According to F value sizes corresponding to each hobbing processes parameter, each hobbing processes parameter can be obtained to each flank profile error The size of influence degree, i.e. gear-profile total deviation Fα(fz>hd>Ss), the Gear Helix total deviation Fβ(hd>fz>Ss), tooth pitch tires out Count total deviation Fp(Ss>hd>fz)。
For gear-profile total deviation FαFor, the F values of the every Gearmaking Technology parameter obtained by regression analysis Respectively 52.18,55.9,74.26, therefore, every cutting tooth process parameter is to the influence degree sequencing of tooth profile total deviation (hd>fz>Ss), from the response surface figure of gear-profile total deviation also it can be gathered that this rule, the specifying information of response surface figure is such as Under:Take hdFor zero level value 2mm when, Ss、fzTo FαResponse surface design figure respectively as shown in fig. 4 a, SsDuring increase, gear The trend reduced is presented in tooth profile total deviation, and the severe degree changed will be less than fz;Take fzFor zero level value 10mm/min when, Ss、 hdTo FαThe response surface design figure come is distinguished as shown in Figure 4 b, hdDuring increase, becoming for increase is presented in gear-profile total deviation Gesture, and mean change severe degree is slightly larger than Ss;Take SsFor zero level value 1000r/min when, fz、hdTo FαThe response surface design figure come Respectively as illustrated in fig. 4 c, with hdIncrease, increased trend is presented in gear-profile total deviation, and changes severe degree compared with fzWill Greatly;In general, it is (h to the influence degree sequencing of the Gear Helix total deviation also to embody every cutting tooth process parameterd >fz>Ss)。

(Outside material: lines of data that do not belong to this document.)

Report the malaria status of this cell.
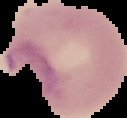
Parasitized.

Summary:
  - Preparation: thin blood smear
  - Image type: cell region segmented out of the field of view; surrounding area masked to black
  - Image size: 127×118 pixels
State which parasite is depicted.
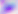
This is Toxoplasma gondii.

Summary:
  - Modality: photomicrograph
  - Magnification: 400x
Assess this cell for malaria.
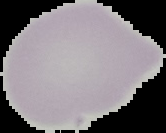
Uninfected.

Image is 166×133 pixels. Segmented cell region on a black background. From a thin blood smear.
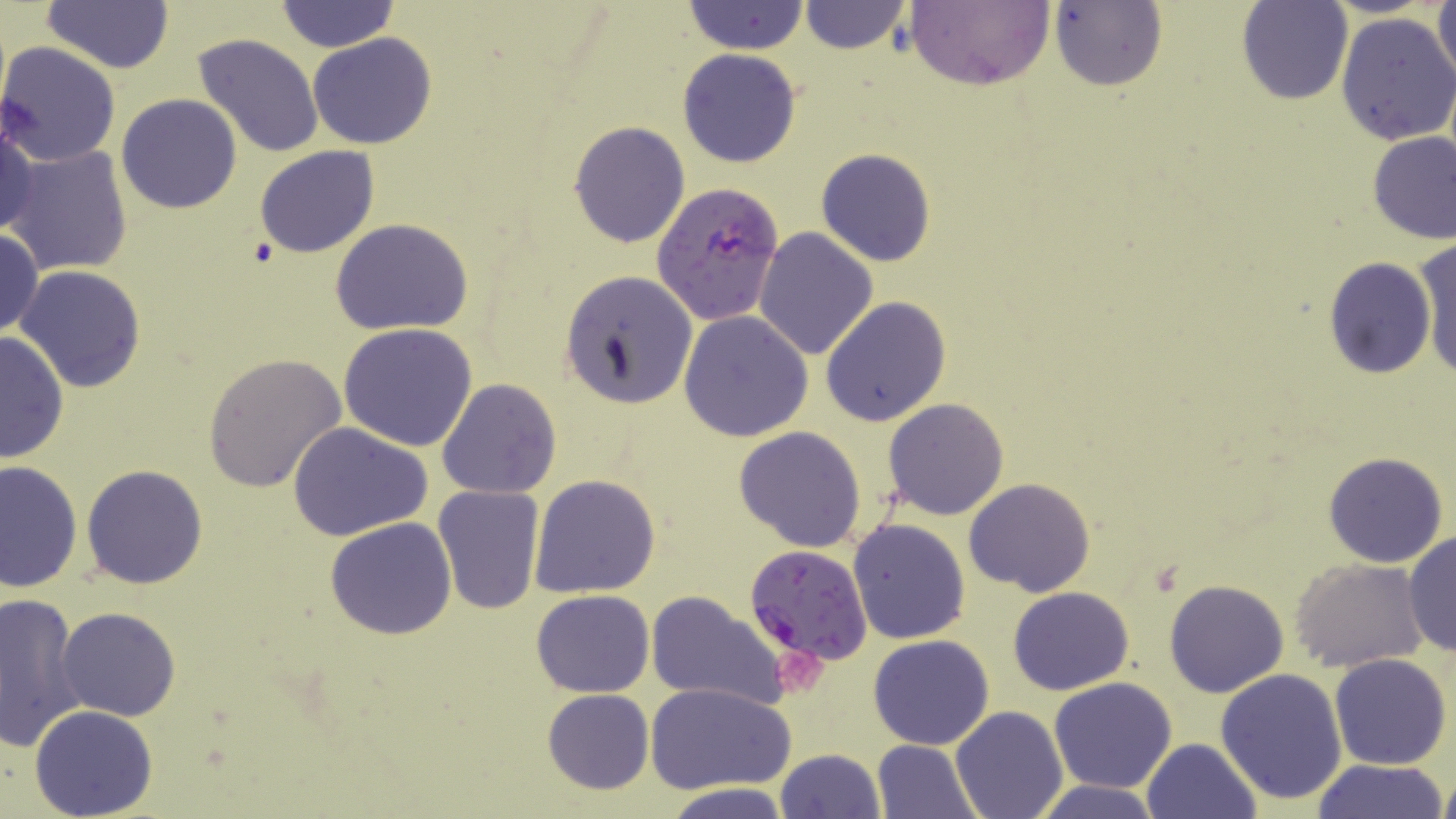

For the Gear Helix total deviation FβFor, the F of the every Gearmaking Technology parameter obtained by regression analysis Value is respectively 7.91,79.65,17.40, and therefore, every cutting tooth process parameter is first to the influence degree of the Gear Helix total deviation Order is (f afterwardsz>hd>Ss), from the response surface figure of the Gear Helix total deviation also it can be gathered that this rule, the tool of response surface figure Body information is as follows:Take hdFor zero level value 2mm when, Ss、fzTo FαResponse surface design figure respectively as shown in Figure 5 a, SsThe process of increase In, the trend reduced is presented in the Gear Helix total deviation, and the severe degree changed is less than fz;Take fzFor zero level value 10mm/ During min, Ss、hdTo FαThe response surface design figure come is distinguished as shown in Figure 5 b, hdDuring increase, the Gear Helix total deviation is in The trend now increased, and mean change severe degree is slightly larger than Ss;Take SsFor zero level value 1000r/min when, fz、hdTo FαCome Response surface design figure is distinguished as shown in Figure 5 c, with hdIncrease, the Gear Helix total deviation present first reduce after increased trend, And change severe degree is slightly smaller than fz;In general, every cutting tooth process parameter is also embodied to the Gear Helix total deviation Influence degree sequencing is (fz>hd>Ss)。
Add up total deviation F for tooth pitchpFor, the F values of the every Gearmaking Technology parameter obtained by regression analysis Respectively 106.12,35.37,53.70, therefore, every cutting tooth process parameter adds up the influence degree of total deviation to tooth pitch successively Order is (Ss>hd>fz), add up the response surface figure of total deviation also from tooth pitch it can be gathered that this rule, the specific letter of response surface figure Breath is as follows:Take hdFor zero level value 2mm when, Ss、fzTo FαResponse surface design figure respectively as shown in Figure 6 a, SsDuring increase, Tooth pitch, which adds up total deviation presentation, first reduces the trend increased afterwards, and the severe degree changed is greater than fz;Take fzFor zero level value During 10mm/min, Ss、hdTo FαThe response surface design figure come is distinguished as shown in Figure 6 b, hdDuring increase, tooth pitch adds up total deviation The trend of increase is presented, and mean change severe degree is less than Ss;Take SsFor zero level value 1000r/min when, fz、hdTo FαCome Response surface design figure is distinguished as fig. 6 c, with hdIncrease, tooth pitch add up total deviation present first reduce after increased trend, and Change severe degree is less than fz, in general, also embody the influence journey that every cutting tooth process parameter adds up total deviation to tooth pitch Degree sequencing is (Ss>hd>fz)。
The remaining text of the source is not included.